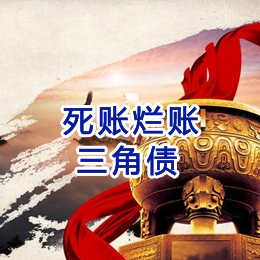 云浮要债公司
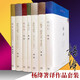 【新華正版】楊絳散文作品集：?jiǎn)伪?套裝等可選 全套7冊(cè)我們仨斐多將飲茶干校六記雜憶與雜寫隱身的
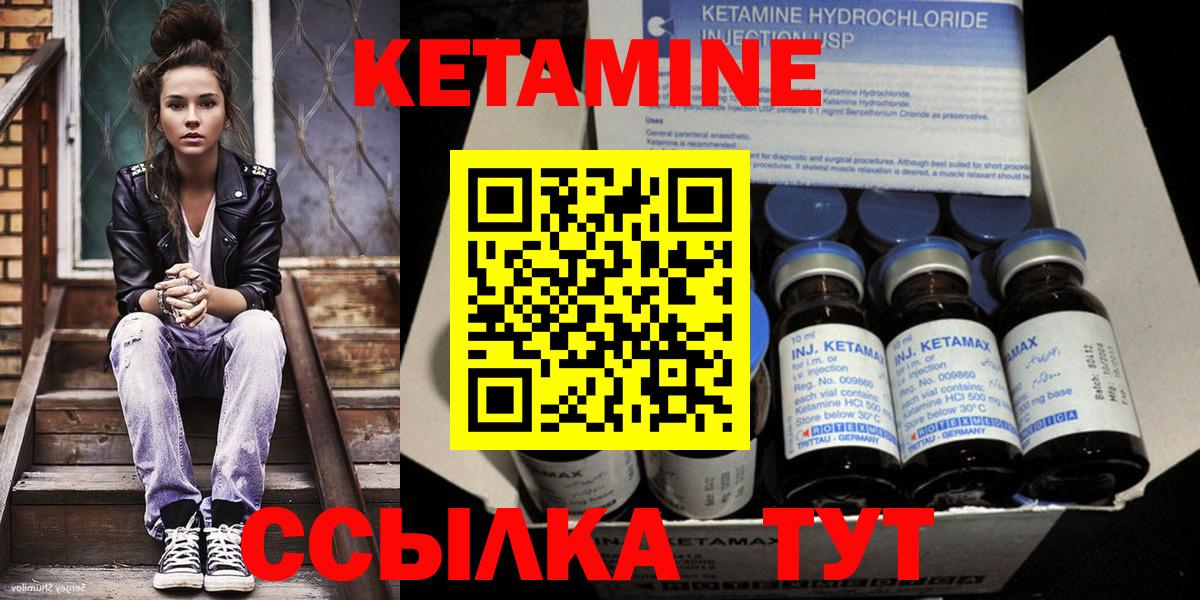 Кетамин VHQ  Вход с VPN  Губаха 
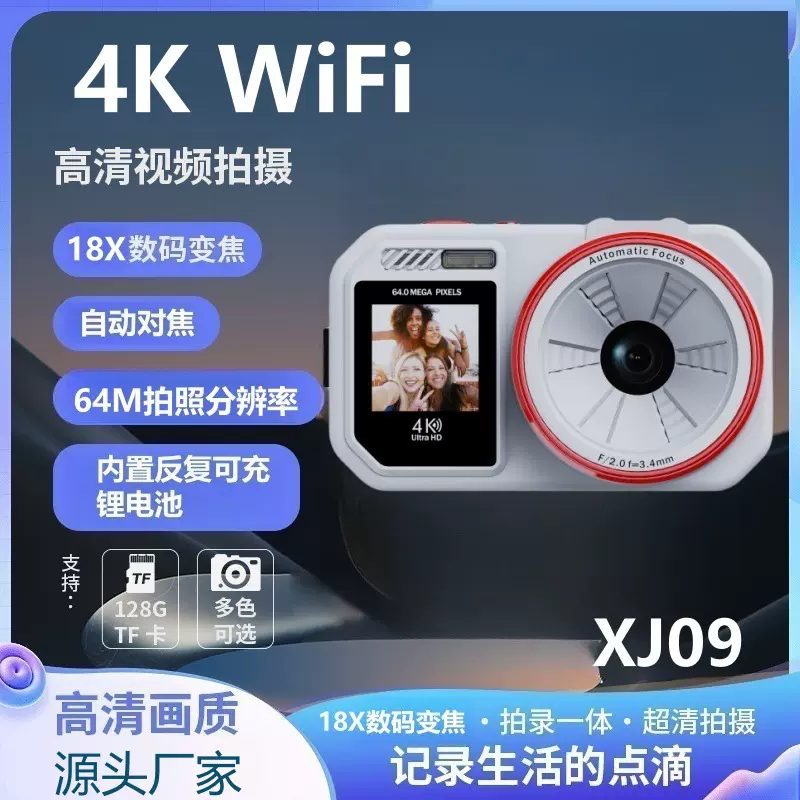 6400万高像素数码照相机高清颜色学生党双屏自拍卡片机校园随身带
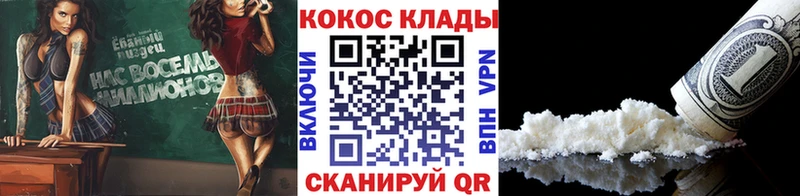 Cocaine 99%  Балтийск 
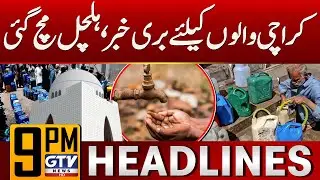 Karachi Residents in Trouble | Water Crisis In City | 9 PM Headlines | GTV News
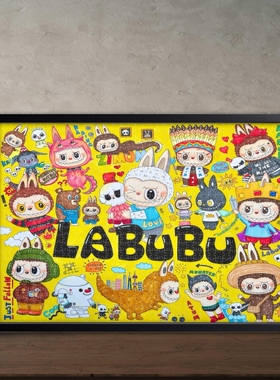拉布布labubu木质拼图1000片女孩成人版高级感治愈系diy手工玩具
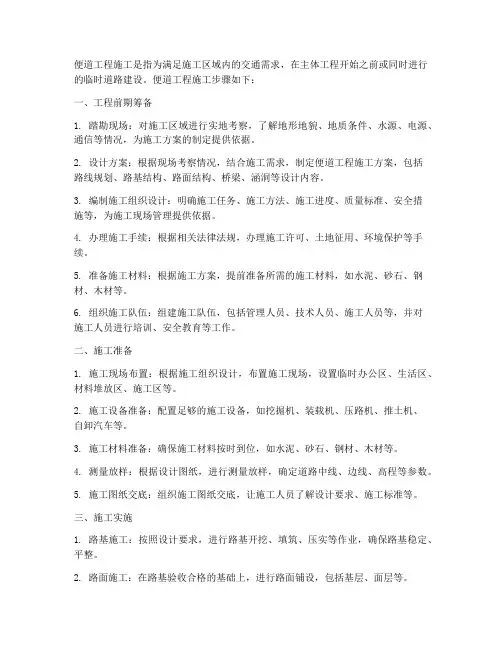 便道工程施工步骤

_Exercise prompt_
Return the complete material exactly as given, excluding images.

_Written solution_
 云浮要债公司
 【新華正版】楊絳散文作品集：?jiǎn)伪?套裝等可選 全套7冊(cè)我們仨斐多將飲茶干校六記雜憶與雜寫隱身的
 Кетамин VHQ  Вход с VPN  Губаха 
 6400万高像素数码照相机高清颜色学生党双屏自拍卡片机校园随身带
 Cocaine 99%  Балтийск 
 Karachi Residents in Trouble | Water Crisis In City | 9 PM Headlines | GTV News
拉布布labubu木质拼图1000片女孩成人版高级感治愈系diy手工玩具
 便道工程施工步骤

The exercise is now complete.